Applying Knowledge Graphs to E‑commerce AIGC: From Domain‑Specific to General Knowledge Graphs and LLM Integration
This article presents a comprehensive overview of how knowledge graphs are leveraged in e‑commerce AIGC pipelines, detailing domain‑specific and general graph‑based text generation, model architecture, controllable generation techniques, experimental results, and future directions for large language model integration.
The presentation introduces JD.com's exploration of AIGC in e‑commerce, outlining a multi‑modal input pipeline that combines product images, text, titles, and both domain‑specific and general knowledge graphs to generate controllable marketing copy.
Model architecture includes separate text and image encoders, a decoder employing restricted and copy mechanisms, sentence‑level fluency models, and punctuation correction to ensure coherent, high‑quality output across various lengths.
Four practical scenarios are demonstrated: product discovery channels, guide‑robot recommendations, social‑app sharing, live‑streaming scripts, and bundle‑purchase descriptions, all relying on accurate, multi‑modal text generation.
Controllable generation is achieved through three angles: input sanitization, token‑level vocabulary control, and model‑level adjustments such as encoder/decoder initialization and multi‑task learning, with a focus on preventing factual errors like incorrect attribute values.
Domain‑specific knowledge graphs are used to enforce attribute fidelity, improve copy mechanisms, and supplement sparse graph data via multimodal cues; visual gates (local and global) help the model attend to relevant image regions.
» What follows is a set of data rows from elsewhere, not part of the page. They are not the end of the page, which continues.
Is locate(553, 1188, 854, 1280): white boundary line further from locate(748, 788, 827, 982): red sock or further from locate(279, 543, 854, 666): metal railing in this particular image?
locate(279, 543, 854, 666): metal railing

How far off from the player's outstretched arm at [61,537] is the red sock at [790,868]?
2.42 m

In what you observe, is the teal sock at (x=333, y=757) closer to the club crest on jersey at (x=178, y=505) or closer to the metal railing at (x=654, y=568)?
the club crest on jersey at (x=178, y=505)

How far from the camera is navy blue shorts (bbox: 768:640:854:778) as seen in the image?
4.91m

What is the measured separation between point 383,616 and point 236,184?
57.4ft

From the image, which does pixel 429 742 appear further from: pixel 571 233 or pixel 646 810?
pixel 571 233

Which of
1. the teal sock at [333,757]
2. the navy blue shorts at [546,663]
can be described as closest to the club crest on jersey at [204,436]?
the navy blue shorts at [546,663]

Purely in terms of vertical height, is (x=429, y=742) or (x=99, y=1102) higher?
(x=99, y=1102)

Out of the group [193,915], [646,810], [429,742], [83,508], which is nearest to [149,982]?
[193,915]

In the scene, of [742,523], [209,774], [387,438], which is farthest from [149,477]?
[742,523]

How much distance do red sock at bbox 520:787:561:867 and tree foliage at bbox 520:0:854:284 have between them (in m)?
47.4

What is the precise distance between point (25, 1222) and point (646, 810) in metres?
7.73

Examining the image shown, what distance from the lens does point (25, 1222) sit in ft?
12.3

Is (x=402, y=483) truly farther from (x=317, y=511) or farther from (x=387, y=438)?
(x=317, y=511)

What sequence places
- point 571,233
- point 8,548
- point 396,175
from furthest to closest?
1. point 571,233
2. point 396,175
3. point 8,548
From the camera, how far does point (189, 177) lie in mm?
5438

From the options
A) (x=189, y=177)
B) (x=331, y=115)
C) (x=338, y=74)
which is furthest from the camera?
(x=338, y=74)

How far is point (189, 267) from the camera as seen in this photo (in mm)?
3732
Large‑model research explores integrating domain and general knowledge graphs into LLMs, defining four knowledge categories and five pre‑training tasks to enhance NLU and NLG performance, resulting in higher ROUGE scores, longer, more diverse copy, and improved audit pass rates.
Experimental evaluations on e‑commerce tasks (knowledge‑graph completion, multi‑turn dialogue, product summarization) show that models enriched with domain knowledge (K‑PLUG) outperform generic baselines, confirming the value of knowledge‑graph‑augmented LLMs for real‑world e‑commerce applications.